══ Document text

Davila has experienced music rehearsals and band practice since the age of six, along with her older sister, Danielle. She has participated in theatre and acting and dance classes, and has had regular voice-over parts. Aged from 10 onwards, she has participated in many theatrical productions, and has performed with the Nashville Symphony. In 2014, at the age of 17, Davila sought to expand her acting career, by moving to Los Angeles, California, with her mother, while at the same time, after much private tuition, earned herself an online diploma. Davila completed a course in the Lyndon Technique, she is a member of SAG-AFTRA, and currently (2023) resides in Valley Village, California.

== Career ==
As a child, Davila was singing the voice of Jasmine on the Disney Junior stage adaptation of Aladdin. In 2015, Davila made her screen debut as Jane in the Jing Shao directed short film Text History of Jane about the dangers of texting while driving. The short film went on to win the National ADDY Award of the American Advertising Federation in 2016.

In 2016, Marisa Davila appeared in a single episode of "Crazy Ex-Girlfriend, and in an episode of Liv and Maddie as a member of the Porcu-Piper school choir. In 2017, she appeared in Speechless, working alongside Minnie Driver. and the same year in Atypical where she plays mean girl Maddison Gold.

In 2016, Davila featured on Crazy Ex-Girlfriend: Season 1 (Original Soundtrack) Commentary Album. In 2019, she released her first single Too Busy.

════
══ Records

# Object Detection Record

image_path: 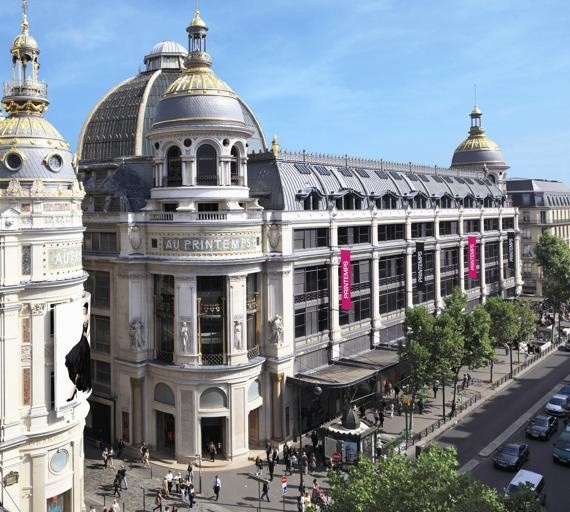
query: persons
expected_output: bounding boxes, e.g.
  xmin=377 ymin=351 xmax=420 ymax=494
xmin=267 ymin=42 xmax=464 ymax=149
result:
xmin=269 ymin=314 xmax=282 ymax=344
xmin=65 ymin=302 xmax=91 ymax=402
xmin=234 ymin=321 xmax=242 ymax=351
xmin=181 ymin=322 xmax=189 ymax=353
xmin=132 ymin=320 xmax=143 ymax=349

════
══ Records

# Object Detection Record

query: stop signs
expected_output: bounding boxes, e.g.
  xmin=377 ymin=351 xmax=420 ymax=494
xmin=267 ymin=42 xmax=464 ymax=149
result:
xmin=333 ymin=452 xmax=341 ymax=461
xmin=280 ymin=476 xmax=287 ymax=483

════
══ Records

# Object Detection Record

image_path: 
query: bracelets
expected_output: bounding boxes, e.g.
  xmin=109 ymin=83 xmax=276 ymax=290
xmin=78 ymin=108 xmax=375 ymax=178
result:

════

* Request 1 *
Echo the stretch of the Marisa Davila biography from "In 2016, Marisa" through "single Too Busy.".
* Request 2 *
Carry on the Marisa Davila biography from its last sentence.

* Answer 1 *
In 2016, Marisa Davila appeared in a single episode of "Crazy Ex-Girlfriend, and in an episode of Liv and Maddie as a member of the Porcu-Piper school choir. In 2017, she appeared in Speechless, working alongside Minnie Driver. and the same year in Atypical where she plays mean girl Maddison Gold.

In 2016, Davila featured on Crazy Ex-Girlfriend: Season 1 (Original Soundtrack) Commentary Album. In 2019, she released her first single Too Busy.

* Answer 2 *
In 2019, she secured a guest role in the sit-com Carol's Second Act, and appeared in 2 episodes of Schooled, In 2020, she Mercedes Callahan in the Netflix series I Am Not Okay with This, and had a small part in the rom-com movie Holidate.

In 2022, she had a lead voice role for season one of the Netflix action-comedy animated series Super Giant Robot Brothers.

In 2023, Marisa Davila plays the main role of Jane Facciano, the leader of the group of four girls in the upcoming Paramount+ American musical romantic comedy television series Grease: Rise of the Pink Ladies which is a prequel to the 1978 film Grease. During the series, Davila gets to sing, along with her cast members, many new songs written by American songwriter Justin Tranter, each having a 50's style harmony with a modern twist.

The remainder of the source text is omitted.